Look for our “take and bake” pies for you to stock up on in your freezer (for you to indulge in). “Take and bake” pie choices are all large-9″ pies and available flavors in the freezer now.

Alcohol offerings:

  • Brandies:  Pear, Grape, Apple, Cherry, Peach, and Grappa
  • Rye Whiskey
  • Hard Cider flavors: Another summer favorite is back, Strawberry!  We also have Standard Dry, Standard Sweet, Bark Bite, Cortabella, Preach, Blueberry, United Squash Federation, Ginger and Brunch.
  •  Our final brandy tour and tasting will be this  Saturday from 1 until 3 pm, in the Brandy Barn/Distillery.  We offer brandy, wine and some hard cider samples. It’s always an interesting and fun experience.  After we close for the season, we’re happy to offer appointments for picking up any of our alcohol products.

Everyone at Corey Lake Orchards thanks you for buying local, we hope to see you our last weekend!

 

***Storing Apples:

Apples are best kept in your refrigerator, preferably the crisper drawer or in an unsealed plastic bag.

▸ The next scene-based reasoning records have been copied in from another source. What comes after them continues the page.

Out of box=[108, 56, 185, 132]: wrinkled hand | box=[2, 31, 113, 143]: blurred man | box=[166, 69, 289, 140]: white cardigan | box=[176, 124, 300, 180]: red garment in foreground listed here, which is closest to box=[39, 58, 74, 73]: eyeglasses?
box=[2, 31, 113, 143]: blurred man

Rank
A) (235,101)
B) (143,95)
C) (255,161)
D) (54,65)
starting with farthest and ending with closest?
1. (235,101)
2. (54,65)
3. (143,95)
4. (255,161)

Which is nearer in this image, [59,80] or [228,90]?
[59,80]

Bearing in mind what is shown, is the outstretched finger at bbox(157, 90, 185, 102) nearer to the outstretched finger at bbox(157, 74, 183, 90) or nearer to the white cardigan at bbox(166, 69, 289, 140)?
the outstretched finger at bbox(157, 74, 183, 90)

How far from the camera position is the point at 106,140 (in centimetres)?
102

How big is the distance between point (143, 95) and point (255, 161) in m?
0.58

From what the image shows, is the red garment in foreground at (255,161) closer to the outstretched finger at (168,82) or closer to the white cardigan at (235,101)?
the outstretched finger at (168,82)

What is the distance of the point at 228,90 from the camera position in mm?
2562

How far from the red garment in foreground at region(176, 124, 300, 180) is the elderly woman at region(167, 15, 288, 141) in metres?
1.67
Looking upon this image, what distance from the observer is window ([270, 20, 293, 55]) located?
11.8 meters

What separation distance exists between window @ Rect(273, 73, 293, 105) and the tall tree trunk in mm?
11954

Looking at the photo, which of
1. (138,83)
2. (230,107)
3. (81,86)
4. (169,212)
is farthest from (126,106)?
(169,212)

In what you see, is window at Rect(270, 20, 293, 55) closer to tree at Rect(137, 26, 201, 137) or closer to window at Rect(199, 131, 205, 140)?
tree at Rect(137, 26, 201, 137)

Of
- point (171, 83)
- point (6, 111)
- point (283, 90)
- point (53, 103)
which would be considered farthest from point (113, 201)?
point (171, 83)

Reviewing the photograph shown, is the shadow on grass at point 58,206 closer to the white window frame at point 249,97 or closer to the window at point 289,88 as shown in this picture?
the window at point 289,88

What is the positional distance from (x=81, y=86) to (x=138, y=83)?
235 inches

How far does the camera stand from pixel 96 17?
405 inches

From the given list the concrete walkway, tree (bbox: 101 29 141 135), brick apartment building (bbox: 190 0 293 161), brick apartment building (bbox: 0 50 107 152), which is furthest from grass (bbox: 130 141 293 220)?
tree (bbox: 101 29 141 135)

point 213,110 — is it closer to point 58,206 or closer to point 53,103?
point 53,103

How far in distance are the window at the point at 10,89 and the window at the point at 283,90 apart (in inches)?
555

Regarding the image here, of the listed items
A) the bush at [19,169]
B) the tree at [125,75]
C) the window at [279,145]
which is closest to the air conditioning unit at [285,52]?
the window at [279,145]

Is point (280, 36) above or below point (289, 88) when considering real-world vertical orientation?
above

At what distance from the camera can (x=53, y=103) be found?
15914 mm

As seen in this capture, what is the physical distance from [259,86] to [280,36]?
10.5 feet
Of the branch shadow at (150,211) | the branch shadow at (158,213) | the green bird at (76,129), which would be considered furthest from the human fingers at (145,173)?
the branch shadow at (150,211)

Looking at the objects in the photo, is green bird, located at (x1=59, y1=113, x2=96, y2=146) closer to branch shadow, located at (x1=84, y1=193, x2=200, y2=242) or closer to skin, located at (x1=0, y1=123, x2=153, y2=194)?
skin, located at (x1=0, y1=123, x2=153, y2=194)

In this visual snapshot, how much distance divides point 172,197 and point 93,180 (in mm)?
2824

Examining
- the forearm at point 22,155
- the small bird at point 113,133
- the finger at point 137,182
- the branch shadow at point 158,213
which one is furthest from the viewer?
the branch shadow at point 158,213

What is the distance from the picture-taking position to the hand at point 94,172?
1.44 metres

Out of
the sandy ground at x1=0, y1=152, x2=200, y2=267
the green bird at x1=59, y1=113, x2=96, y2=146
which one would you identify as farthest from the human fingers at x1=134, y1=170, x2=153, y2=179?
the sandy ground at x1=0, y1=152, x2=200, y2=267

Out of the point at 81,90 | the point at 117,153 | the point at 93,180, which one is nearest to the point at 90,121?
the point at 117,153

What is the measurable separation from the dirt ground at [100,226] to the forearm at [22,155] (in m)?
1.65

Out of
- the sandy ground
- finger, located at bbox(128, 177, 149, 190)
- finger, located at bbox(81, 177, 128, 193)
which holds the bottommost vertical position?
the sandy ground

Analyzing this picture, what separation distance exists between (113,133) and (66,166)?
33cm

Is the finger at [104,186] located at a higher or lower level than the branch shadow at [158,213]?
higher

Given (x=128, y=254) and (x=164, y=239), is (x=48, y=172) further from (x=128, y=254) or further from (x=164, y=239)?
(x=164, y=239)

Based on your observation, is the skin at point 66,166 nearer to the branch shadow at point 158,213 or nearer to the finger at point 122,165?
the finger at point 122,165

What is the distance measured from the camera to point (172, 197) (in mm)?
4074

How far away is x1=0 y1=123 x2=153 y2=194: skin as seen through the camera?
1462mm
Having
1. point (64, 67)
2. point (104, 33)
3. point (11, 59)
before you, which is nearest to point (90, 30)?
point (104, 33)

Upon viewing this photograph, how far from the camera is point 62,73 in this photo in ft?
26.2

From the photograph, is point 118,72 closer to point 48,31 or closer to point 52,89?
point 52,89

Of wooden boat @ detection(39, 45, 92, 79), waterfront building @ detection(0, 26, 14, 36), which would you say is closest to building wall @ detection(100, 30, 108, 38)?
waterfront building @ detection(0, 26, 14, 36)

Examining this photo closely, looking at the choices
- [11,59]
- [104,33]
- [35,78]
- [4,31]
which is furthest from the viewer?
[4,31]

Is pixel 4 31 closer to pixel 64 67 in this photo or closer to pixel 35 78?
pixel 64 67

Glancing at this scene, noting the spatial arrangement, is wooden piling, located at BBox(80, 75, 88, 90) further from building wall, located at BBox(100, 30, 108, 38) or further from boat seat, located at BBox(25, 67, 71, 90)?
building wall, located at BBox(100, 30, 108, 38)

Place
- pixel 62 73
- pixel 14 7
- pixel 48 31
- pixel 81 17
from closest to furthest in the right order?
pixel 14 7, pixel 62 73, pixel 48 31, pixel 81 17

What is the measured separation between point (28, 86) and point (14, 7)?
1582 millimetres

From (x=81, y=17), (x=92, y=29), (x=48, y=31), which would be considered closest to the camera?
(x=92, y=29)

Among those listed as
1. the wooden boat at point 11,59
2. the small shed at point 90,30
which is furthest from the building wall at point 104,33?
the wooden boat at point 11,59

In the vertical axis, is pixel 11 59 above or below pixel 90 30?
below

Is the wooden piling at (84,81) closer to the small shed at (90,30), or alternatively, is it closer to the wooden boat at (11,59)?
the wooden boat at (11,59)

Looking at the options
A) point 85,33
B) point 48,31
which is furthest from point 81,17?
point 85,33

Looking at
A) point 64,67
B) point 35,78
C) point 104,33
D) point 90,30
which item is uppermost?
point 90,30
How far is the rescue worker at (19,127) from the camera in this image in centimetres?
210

Refrigerate apples separately from vegetables because apples naturally release small amounts of ethylene gas that can be damaging to lettuce and other produce. If you have a root cellar, you can keep larger amounts there if it is cool, dry and dark.

For every 10 degrees above 30°F, the apples’ lifespan decreases dramatically. You do not want the apples’ temperature to fall below 30°F, however, because that will make them freeze and turn to mush when they’re thawed. Their cell walls will all collapse. Therefore, apples are best stored somewhere around 30-35°F, in a humid environment.

If storing apples in the fridge, place them inside a crisper drawer and lay a slightly dampened paper towel on top of the apples. Apples are one of the few fruits that really do benefit from being stored in the fridge as quickly as possible. Keep them in the crisper drawer with aforementioned damp paper towel, or else keep them in perforated plastic bags in a cold shed or cellar.

There is trust to that old adage: “One bad apple rots the whole bunch.” Apples give off a lot of ethylene gas, and so just one bruised and rotting apple will give off enough to swiftly ripen (and rot) the others. If you have any bruises or soft spots on an apple, set it aside for eating. Don’t store with the other apples.

Ultimately, if you’re planning on storing a lot of apples for the winter, look for firm, long-lasting apples. These are usually thick-skinned, tart apples. We recommend storing Rome or Fuji, properly stored they will last until spring.